Question

Corn plants from a test plot are measured, and the distribution of heights at \(10-\mathrm{cm}\) intervals is recorded in the following table: $$\begin{array}{cc}\text { Height }(\mathrm{cm}) & \text { Plants (no.) } \\\100 & 20 \\\110 & 60 \\\120 & 90 \\\130 & 130 \\\140 & 180 \\\150 & 120 \\\160 & 70 \\\170 & 50 \\\180 & 40\end{array}$$ Calculate (a) the mean height, (b) the variance, (c) the standard deviation, and (d) the standard error of the mean. Plot a rough graph of plant height against frequency. Do the values represent a normal distribution? Based on your calculations, how would you assess the variation within this population?

Short answer

Short Answer: Plant heights in the given population have an approximate mean of 135.6 cm and a standard deviation of 23.47 cm. The standard error of the mean is 0.80 cm, suggesting an accurate estimation of the mean height for the entire population. By sketching a plot of plant height against frequency, we can observe if the distribution is approximately normal. Based on the calculated statistics and the shape of the distribution, we can conclude that there is a moderate amount of variation in height within this corn plant population.

Step-by-step solution

Calculate the Mean Height

To find the mean height, we need to find the sum of the product of each height and the number of plants at that height, then divide by the total number of plants. Using the given table, we can calculate the mean height \((\bar{x})\) using the formula: \(\bar{x} = \cfrac{\sum{(x \cdot f)}}{\sum{(f)}}\) $$ \bar{x} = \cfrac{(100\cdot20)+(110\cdot60)+(120\cdot90)+(130\cdot130)+(140\cdot180)+(150\cdot120)+(160\cdot70)+(170\cdot50)+(180\cdot40)}{20+60+90+130+180+120+70+50+40} $$ $$ \bar{x} = \cfrac{2000+6600+10800+16900+25200+18000+11200+8500+7200}{870} $$ $$ \bar{x} \approx 135.6 \ \text{cm} $$

Calculate the Variance

The variance \((s^2)\) can be calculated using the formula: \(s^2 = \cfrac{\sum{(x^2 \cdot f)}}{\sum{(f)}} - (\cfrac{\sum{(x \cdot f)}}{\sum{(f)}})^2\) $$ s^2 = \cfrac{(100^2 \cdot 20)+(110^2 \cdot 60)+(120^2 \cdot 90)+(130^2 \cdot 130)+(140^2 \cdot 180)+(150^2 \cdot 120)+(160^2 \cdot 70)+(170^2 \cdot 50)+(180^2 \cdot 40)}{870} - (135.6)^2 $$ $$ s^2 = \cfrac{200000+726000+1296000+2197000+3528000+2700000+1792000+1445000+1166400}{870} - 18362.56 $$ $$ s^2 \approx 550.9 $$

Calculate the Standard Deviation

The standard deviation \((s)\) is the square root of the variance: $$ s = \sqrt{s^2} = \sqrt{550.9} \approx 23.47 \ \text{cm} $$

Calculate the Standard Error of the Mean

Standard error of the mean (SEM) can be calculated using the formula: \(\text{SEM} = \cfrac{s}{\sqrt{N}}\) For our data, \(N = \sum{(f)} = 870\), so: $$ \text{SEM} = \cfrac{23.47}{\sqrt{870}} \approx 0.80 \ \text{cm} $$

Sketch the Plot of Plant Height Against Frequency

To create a rough sketch of the data, we can plot the given heights (x-axis) against the number of plants at each height (y-axis).

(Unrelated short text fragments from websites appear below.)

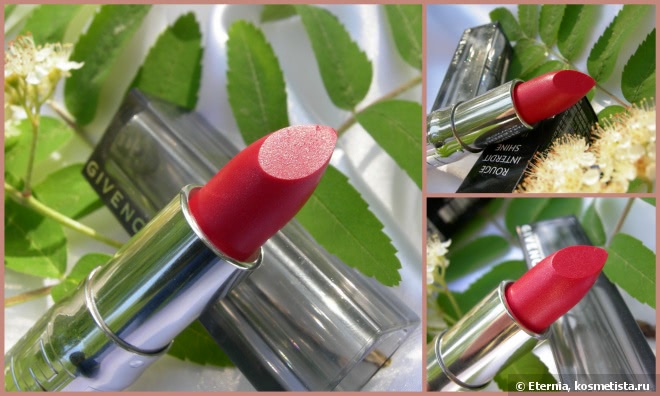Givenchy Rouge Interdit Shine №33 Charming Pink - моя арбузная страсть для губ
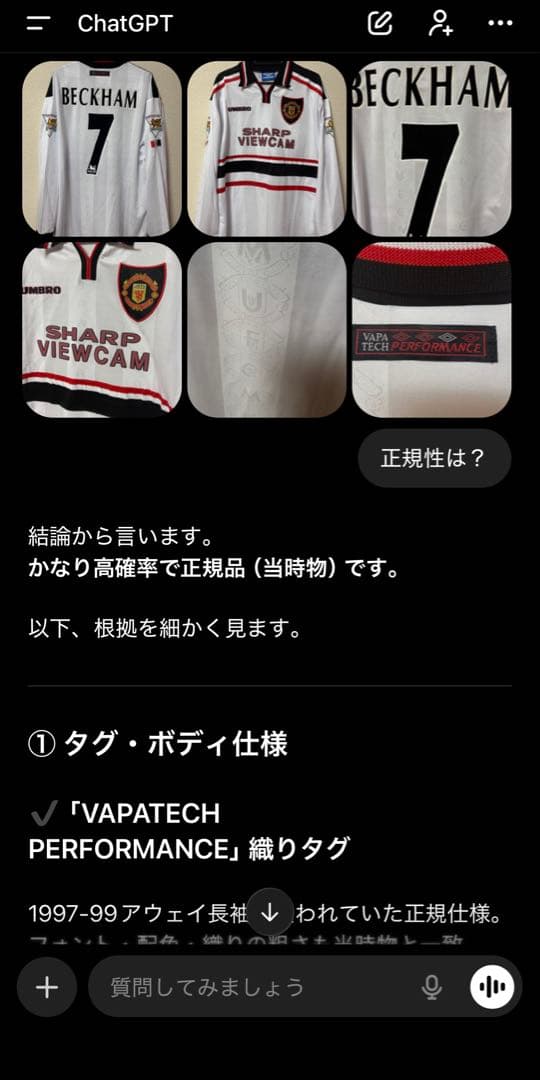 【超希少】 ベッカム 97/98 マンチェスターユナイテッド アウェイ 長袖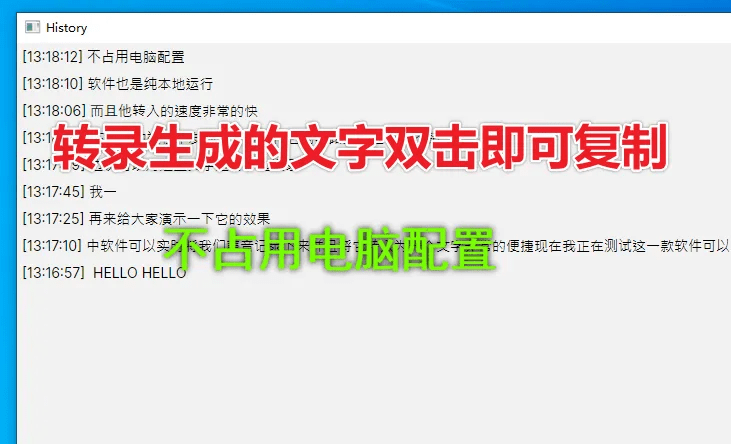 20250326135922515-1742968769224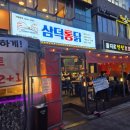 삼덕통닭 미사점
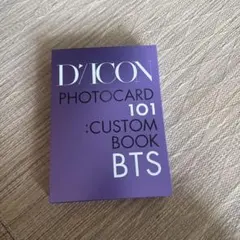 BTS V DICON CUSTOM BOOK トレカ多数 - メルカリ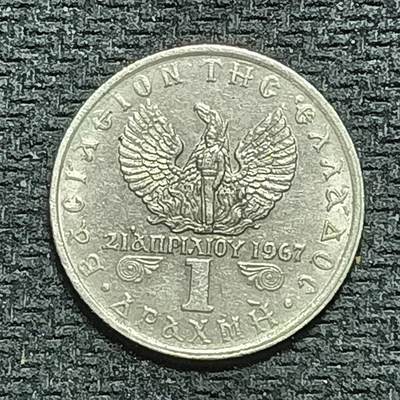 逸泉钱币2026B世界钱币纪念币纸币第八组B831-1230 - 1061希腊1德拉克马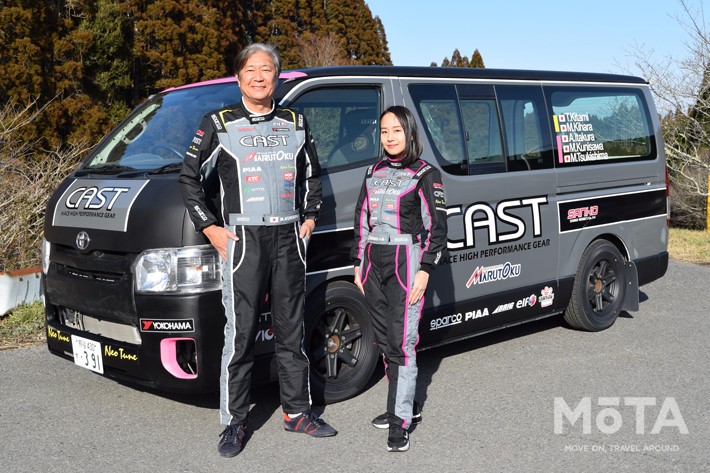 CAST RACING MARUTOKU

The shape of this plot will help us determine if the data follows a normal distribution.

Determine Normality of the Distribution

By inspecting the plotted graph, we can observe if the data follows an approximate bell shape symmetric about the mean value. If the graph shows these characteristics, we can infer that the data distribution is approximately normal.

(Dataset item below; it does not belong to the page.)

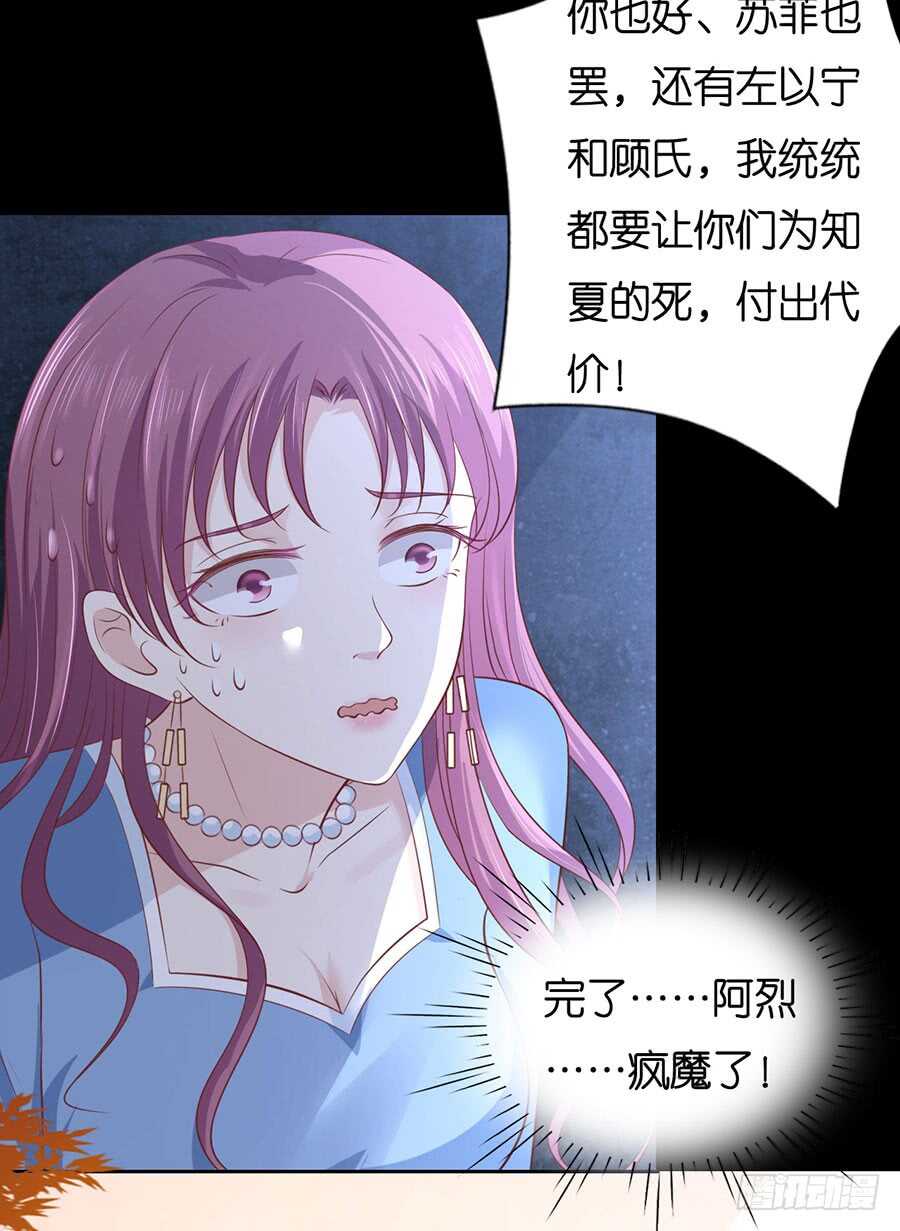 《蜜桃小情人之烈爱知夏》漫画最新章节报复免费下拉式在线观看章节第【31】张图片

Assess the Variation Within the Population

In order to assess the variation within the population, we can examine the calculated statistics. The standard deviation (about \(23.47 \ \text{cm}\)) and the standard error of the mean (about \(0.80 \ \text{cm}\)) can provide insight on how much deviation there is from the mean and the accuracy of the mean estimation for the entire population. The standard deviation indicates a moderate amount of variability in plant heights; meanwhile, the standard error implies that the mean height is an accurate measure of the whole population. By carefully considering these statistics and the distribution's shape, an assessment of the variation within this corn plant population can be concluded.